Mycobacterium tuberculosis, the causative agent of TB, is particularly difficult to kill because of the thick and highly hydrophobic cell wall. 6-O-Methylglucose lipopolysaccharides (MGLP) have a major role in the biosynthesis of fatty acids and mycolic acids. Mycolic acids are one of the main reasons for the hydrophobicity and efficiency of the cell wall in protecting the bacteria. Disrupting the synthesis of MGLP shows significant decrease in growth and bacterial activity of Mtb. Rv3030 is an S-Adenosyl-L-Methionine (SAM)-dependent methyltransferase (MTase) and is a major enzyme in the biosynthetic pathway of MGLP as it is responsible for the essential 6-O- methylation. Unfortunately, the information currently available on this protein is limited as no crystal structure has been published. Therefore, to suppress the production of MGLP through the inhibition of Rv3030, it is necessary to fully characterize Rv3030. In order to achieve this goal, we screened compounds against Rv3030 using Differential Scanning Fluorimetry (DSF) to obtain information on chemotypes that could potentially be used as a basis for the development of Rv3030 inhibitors. Additionally, we used a competitive fluorescence polarization (FP) assay to measure in vitro activity of Rv3030, which would allow for inhibitor validation studies. In parallel, Rv3030 was crystallized in an initial screen and will provide valuable information leading crystal structure determination.
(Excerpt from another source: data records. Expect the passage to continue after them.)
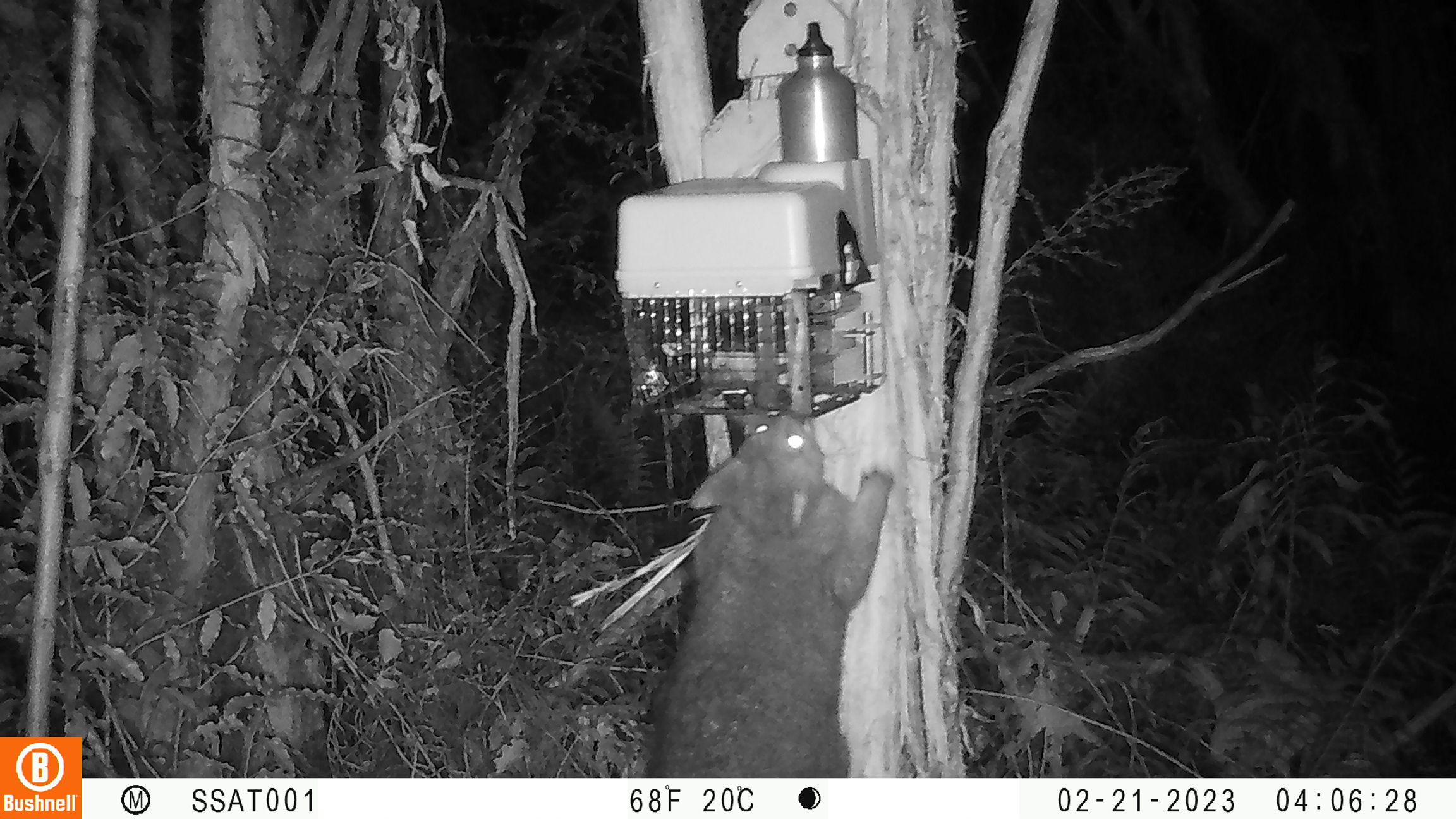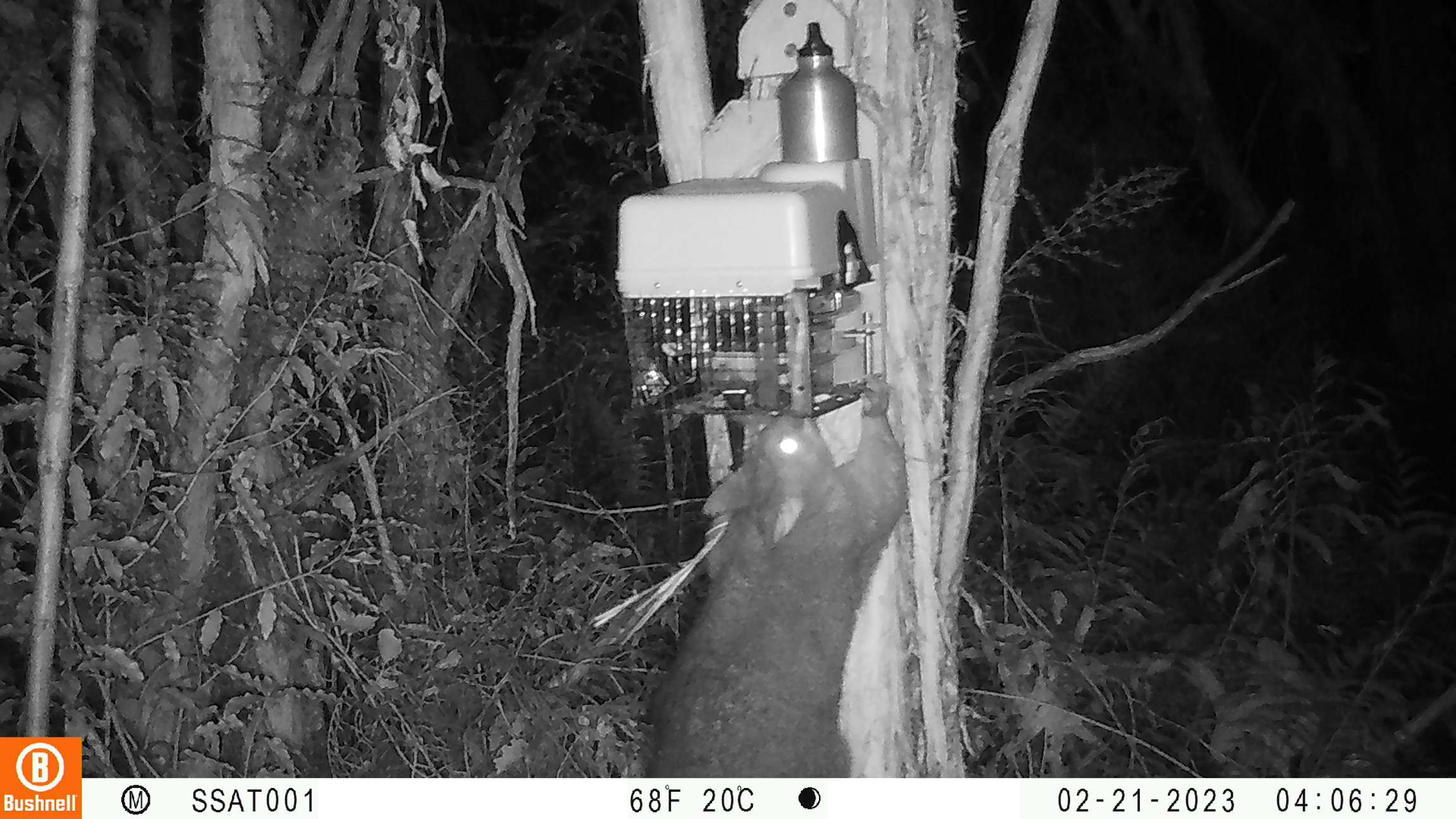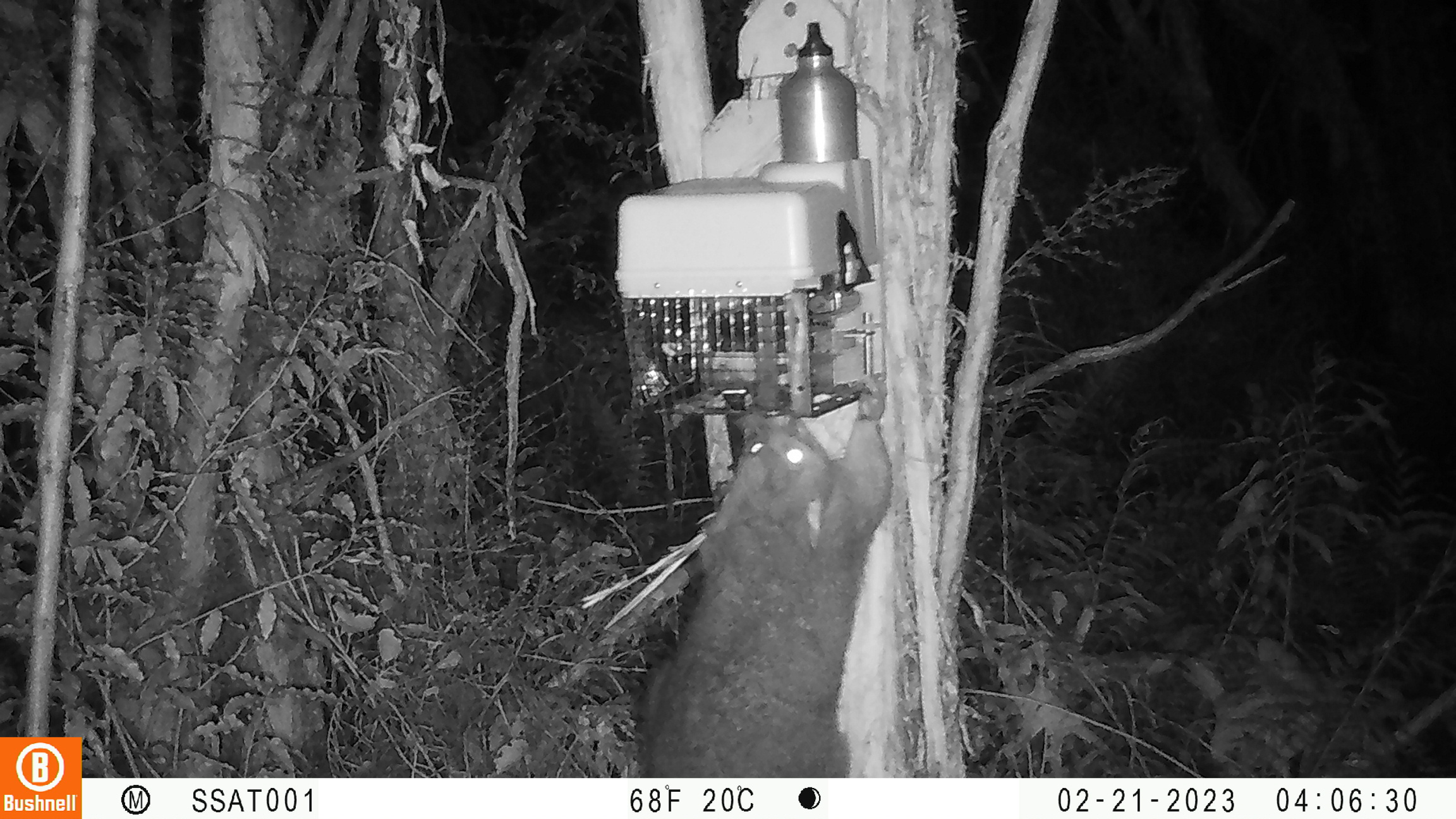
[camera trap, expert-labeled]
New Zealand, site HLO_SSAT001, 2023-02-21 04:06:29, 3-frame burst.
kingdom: Animalia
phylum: Chordata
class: Mammalia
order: Diprotodontia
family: Phalangeridae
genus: Trichosurus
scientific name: Trichosurus vulpecula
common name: common brushtail possum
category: possum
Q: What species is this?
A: Possum (common brushtail possum) (Trichosurus vulpecula).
The second part of this thesis focuses on the characterization of an enzyme essential for the survival of Mtb within the host. Rv1405 is an uncharacterized putative SAM- dependent MTase for which the function remains at the stage of hypothesis. This part describes the steps we have taken to obtain information on this enzyme screening multiple libraries of compounds using a DSF assay and optimizing a competitive FP assay to carry out inhibitory studies. In an attempt to gain invaluable structural knowledge of Rv1405, we obtained preliminary crystals of Rv1405 establishing a basis for further improvement of crystallization.
The last part of this thesis describes the work and experiments carried out to characterize Rv0893 and confirm that it is a SAM-dependent MTase. Knowledge about this enzyme is extremely limited, making the study of Rv0893 to be challenging. We have used DSF and competitive FP assays with the intention to identify the biological methyl acceptor of this enzyme. In parallel, we crystallized and attempted to optimize crystallization in an attempt to gain valuable structural knowledge about Rv0893.